These functions could be correlated with the expression and secretion of neurotrophic factors, not only in the CNS but also in
immune cells (reviewed in [14]). In particular, mRNA of all known
neurotrophins and their receptors were detected in the thymus,
spleen, and other lymphoid organs [1517], where they probably act in an autocrine and/or paracrine manner. However, the
neurotrophin action on immune cells is much less well defined.
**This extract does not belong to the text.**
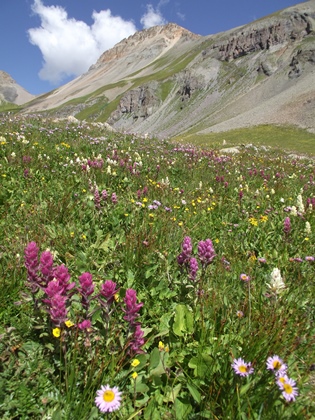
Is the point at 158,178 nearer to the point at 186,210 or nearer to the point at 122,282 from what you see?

The most widely studied neurotrophin, nerve growth factor,
has been reported to impact on thymic epithelium differentiation
and organogenesis [18], to influence the function of activated
CD4+ T cells [19] and B cells [20, 21] and to regulate cytokine
expression [22]. In addition, nerve growth factor acts on cells
of the myeloid-cell lineage by influencing microglial expression
of costimulatory and MHC class II molecules [23, 24] and by
suppressing the migration of monocytes through an activated CNS
endothelium [25].
Brain-derived neurotrophic factor (BDNF), another member of
the neurotrophin family, is widely expressed in the mammalian
CNS, especially in neurons, and binds with high affinity to its
receptor TrkB and with low affinity to p75NTR [1]. In addition to
its role in neurons, it was found that BDNF is expressed in cells of
the immune system such as T and B cells as well as macrophages
[17, 26] and can be detected in the CNS under inflammatory
conditions, for example, in multiple sclerosis [27]. Furthermore,
BDNF is implicated in the survival and activation of eosinophilic
granulocytes [28] and B-cell development [29]. However, data
concerning BDNF function are limited and its exact role in the
immune system is still unclear. We therefore asked whether BDNF
plays a role in T-cell lineage, in particular during thymocyte maturation, since BDNFs high-affinity receptor TrkB is expressed in
thymocytes, particularly at the early double-negative (DN) stage
[30]. Moreover, thymi of functionally TrkB-deficient mice show
structural changes consistent with massive lymphocyte death [31].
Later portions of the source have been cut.